The IMF's research, the first ever that looks at the effects of climate change on economies, cautioned that climate policies could also have wide-ranging economic consequences.

It pointed to the increase in global food prices and inflation caused by biofuels production, which is draining maize stocks and pushing up prices of staples.

The IMF's research comes as countries begin to flesh out a global agreement on addressing climate change to extend or replace the existing Kyoto Protocol, which expires in 2012.

U.N. climate experts want the new pact to cut greenhouse gases in all countries, although there is wide disagreement about how to share the burden between rich nations led by the United States and emerging countries such as China and India.

Nearly 200 countries agreed in talks in Bali, Indonesia, in December to try and clinch a new climate deal by the end of 2009.

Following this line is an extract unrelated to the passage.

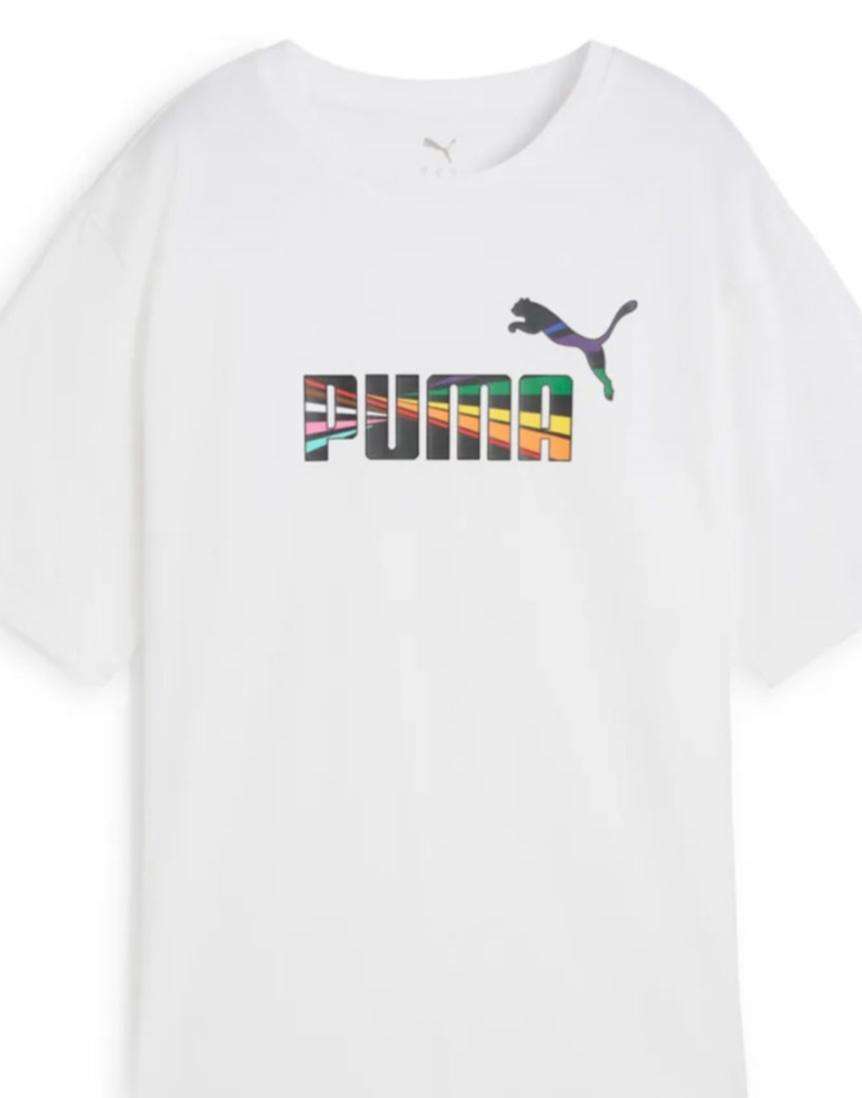 puma 685002 t-shirt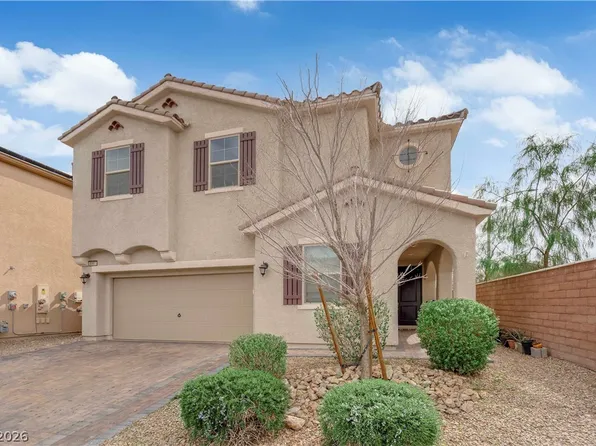 8997 Vista Pines St, Las Vegas, NV 89178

The IMF said the risk from potential damages caused by climate change could be large and even catastrophic if global warming was left not properly addressed.

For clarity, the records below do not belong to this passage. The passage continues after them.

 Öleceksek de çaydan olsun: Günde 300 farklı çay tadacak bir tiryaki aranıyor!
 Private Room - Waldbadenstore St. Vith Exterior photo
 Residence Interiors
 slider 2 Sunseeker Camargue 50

The IMF said mitigation policies should encourage all countries, from rich to poor, to start pricing their emissions. Any framework that does not include large and fast-growing economies would be costly and politically difficult, the IMF said.

That is because during the next 50 years, 70 percent of emissions are projected to come from emerging and developing economies, the fund added.

IMF researcher Natalia Tamirisa said incentives to cut emissions would depend on the design of policies to cut emissions.

"For example, on the cap and trade policies or hybrid policies, it is possible to design them in a way that would generate some financial transfers towards emerging and developing countries," she told reporters.

The IMF said carbon pricing policies should aim for a common world price for emissions that targets the cheapest emissions cuts, thereby reducing the cost of fighting climate change.

The IMF also said that carbon pricing should have enough flexibility to accommodate the ups and downs of the business cycle. In periods of high demand, it would be more costly for firms to reduce emissions, for example, it said.

It recommended a gradual increase in carbon prices, starting early and from a low level, which would minimize adjustment costs by spreading them over a longer period.

The IMF said it had not produced any regional estimates of damages from climate change, but added that generally the costs would likely burden future generations.